After high school, I went to college for a two years, still on and off meds and in and out of therapy. I was dating a guy at the time who broke up with me unexpectedly after five and a half years. In my young world, he was all I had, and it tore me apart again. I now can’t believe he stayed with me that long! I felt like I had to get away. I volunteered at a Young Life camp in New York that Summer and God worked out all the details so that I could do it. When I came home I was on fire for God. I started hanging out with a positive group of people for a while. I just didn’t feel like I really fit in because, you know, they were saved by 3 years old. They had perfect home lives and perfect, Christian parents, and I was screwed up.
I found an ad for a flight attendant open house and I went. My whole family told me how stupid I was (I think pretty much everything I’ve ever done was stupid to them.) I went anyway. I got the job. I went to Colorado for training. There, I met the father of my son, Malachi. I fell madly in love with him. We travelled the world together. We dated roughly three years while working together in Chicago then Phoenix. I was still drinking heavily all the time. I took myself off the meds. I loved my job and living in Phoenix and my boyfriend. Then, at 25, I got pregnant. Boyfriend left me. Had to move back to MI with mom and dad. I was alone with this baby growing inside me. My life consisted of drugs and alcohol and traveling. That was gone too. That’s when I found Jesus. I went back to that church a friend invited me to, as a teen, and became a member. This time I gave my life to Christ and I meant it. Everything changed. God supplied all of my needs. He helped me work through the unforgiveness in my heart. I named my baby Malachi which means “messenger of God”. He was a huge message! I don’t know where I’d be today if he didn’t come along. I still struggled with the Bipolar Disorder but I also was learning about what God said I was in Him.
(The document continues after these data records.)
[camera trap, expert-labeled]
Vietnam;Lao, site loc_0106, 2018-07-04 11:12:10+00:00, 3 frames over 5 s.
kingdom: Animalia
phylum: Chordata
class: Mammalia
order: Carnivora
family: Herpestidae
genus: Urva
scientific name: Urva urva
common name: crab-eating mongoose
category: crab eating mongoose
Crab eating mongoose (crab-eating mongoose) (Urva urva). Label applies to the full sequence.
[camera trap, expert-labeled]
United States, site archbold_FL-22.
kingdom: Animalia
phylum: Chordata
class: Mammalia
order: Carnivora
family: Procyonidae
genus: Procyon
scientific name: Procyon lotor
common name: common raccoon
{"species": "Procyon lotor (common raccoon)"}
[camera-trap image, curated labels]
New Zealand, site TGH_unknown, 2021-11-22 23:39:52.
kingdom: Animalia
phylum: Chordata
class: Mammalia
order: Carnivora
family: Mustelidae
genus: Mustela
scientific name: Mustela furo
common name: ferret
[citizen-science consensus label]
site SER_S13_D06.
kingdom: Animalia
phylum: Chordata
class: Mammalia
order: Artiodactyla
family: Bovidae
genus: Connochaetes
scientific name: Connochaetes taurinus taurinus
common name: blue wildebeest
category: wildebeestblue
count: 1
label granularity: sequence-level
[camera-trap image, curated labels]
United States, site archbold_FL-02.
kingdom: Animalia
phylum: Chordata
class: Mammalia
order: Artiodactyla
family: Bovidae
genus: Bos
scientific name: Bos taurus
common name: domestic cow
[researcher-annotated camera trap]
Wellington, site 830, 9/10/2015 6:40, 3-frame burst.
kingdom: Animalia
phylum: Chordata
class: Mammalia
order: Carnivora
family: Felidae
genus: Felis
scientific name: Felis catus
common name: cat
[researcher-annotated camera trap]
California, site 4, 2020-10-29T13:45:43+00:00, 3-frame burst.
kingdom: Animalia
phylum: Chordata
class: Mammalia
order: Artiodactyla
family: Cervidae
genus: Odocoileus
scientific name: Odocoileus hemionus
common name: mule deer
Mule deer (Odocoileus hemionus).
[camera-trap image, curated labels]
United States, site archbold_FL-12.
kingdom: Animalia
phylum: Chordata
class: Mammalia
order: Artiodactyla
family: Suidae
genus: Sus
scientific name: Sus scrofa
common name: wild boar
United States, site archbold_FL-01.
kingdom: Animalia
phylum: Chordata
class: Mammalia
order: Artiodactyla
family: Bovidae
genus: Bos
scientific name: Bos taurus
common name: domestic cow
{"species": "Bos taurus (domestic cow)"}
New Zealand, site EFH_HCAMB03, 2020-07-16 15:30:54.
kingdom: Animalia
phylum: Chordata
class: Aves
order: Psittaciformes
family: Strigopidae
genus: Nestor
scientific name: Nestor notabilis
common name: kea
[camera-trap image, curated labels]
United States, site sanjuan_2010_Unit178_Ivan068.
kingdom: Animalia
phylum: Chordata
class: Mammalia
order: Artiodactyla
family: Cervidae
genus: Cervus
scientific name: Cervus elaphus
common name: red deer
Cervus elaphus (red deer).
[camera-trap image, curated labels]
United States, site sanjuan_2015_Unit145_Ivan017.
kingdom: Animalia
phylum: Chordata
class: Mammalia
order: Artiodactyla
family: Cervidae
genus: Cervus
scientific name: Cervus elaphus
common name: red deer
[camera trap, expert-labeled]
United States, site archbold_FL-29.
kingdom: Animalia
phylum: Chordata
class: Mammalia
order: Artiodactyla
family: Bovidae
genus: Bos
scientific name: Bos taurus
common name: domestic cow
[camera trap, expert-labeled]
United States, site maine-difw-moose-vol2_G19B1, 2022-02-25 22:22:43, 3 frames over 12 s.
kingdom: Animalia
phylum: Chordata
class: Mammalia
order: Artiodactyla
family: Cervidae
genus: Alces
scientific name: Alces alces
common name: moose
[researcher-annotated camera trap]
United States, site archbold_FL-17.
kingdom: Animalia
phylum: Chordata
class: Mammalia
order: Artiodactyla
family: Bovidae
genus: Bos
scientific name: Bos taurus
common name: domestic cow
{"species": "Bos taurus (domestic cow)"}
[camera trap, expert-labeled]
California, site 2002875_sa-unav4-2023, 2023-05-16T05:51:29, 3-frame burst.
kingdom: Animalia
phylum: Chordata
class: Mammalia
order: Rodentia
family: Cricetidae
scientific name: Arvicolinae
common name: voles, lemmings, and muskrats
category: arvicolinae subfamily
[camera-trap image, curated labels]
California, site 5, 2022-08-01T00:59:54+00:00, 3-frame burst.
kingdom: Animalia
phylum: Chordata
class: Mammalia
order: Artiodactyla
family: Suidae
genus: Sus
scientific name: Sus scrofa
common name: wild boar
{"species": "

After he was born, I was working three jobs to try to get us out of my parent’s house. I also went back to finish college. I was doing all of this completely alone. At one of my jobs I met the man who would become my first husband. I knew then that the marriage wasn’t God’s best for me. I knew I was just desperate to find a daddy for my son. We got married a couple of years later. I then had my second son, Noah.
When Noah was 4 weeks old, my husband broke his arm and 4 ribs. He admitted to it. Life changed real fast. He was forced to leave our home. I was threatened by CPS that I had to divorce him or I’d lose my babies. I was forced to file a PPO. I didn’t even know what that was prior to this. CPS started visiting my home unannounced whenever they felt like it to check up on me for the next year and a half. Along with CPS I had people from Families First as well as Bethany’s Christian Services coming over every single week. Sometimes more than once. I had to jump through a lot of hoops to just keep my own children and I didn’t do anything wrong. This was the hardest time in my life. God used this time to draw me to him. I quit drinking. I was completely released and healed of any mental disorder. I am proud to say that I now have a sound mind. I am joyful. I love the Lord. I do not care what anyone thinks because I know what He did for me. Now it’s time for me to give back to Him.
Malachi is now nine years old. I am happily remarried. We attend church regularly. I lead a small group. I no longer live in bondage to any mental illness. Although I don’t really like my mommy body, I accept it. I take care of it. I take care of my kids. And my husband’s kids. We raise them up in the way they should go. I know that God is working all of these things out for my good. I know I am His. I know, with all of my heart, that with God ALL things are possible! If you face any mental illness just know that God can and will heal you. Doctors will tell you it’s not possible but I am walking proof that it is.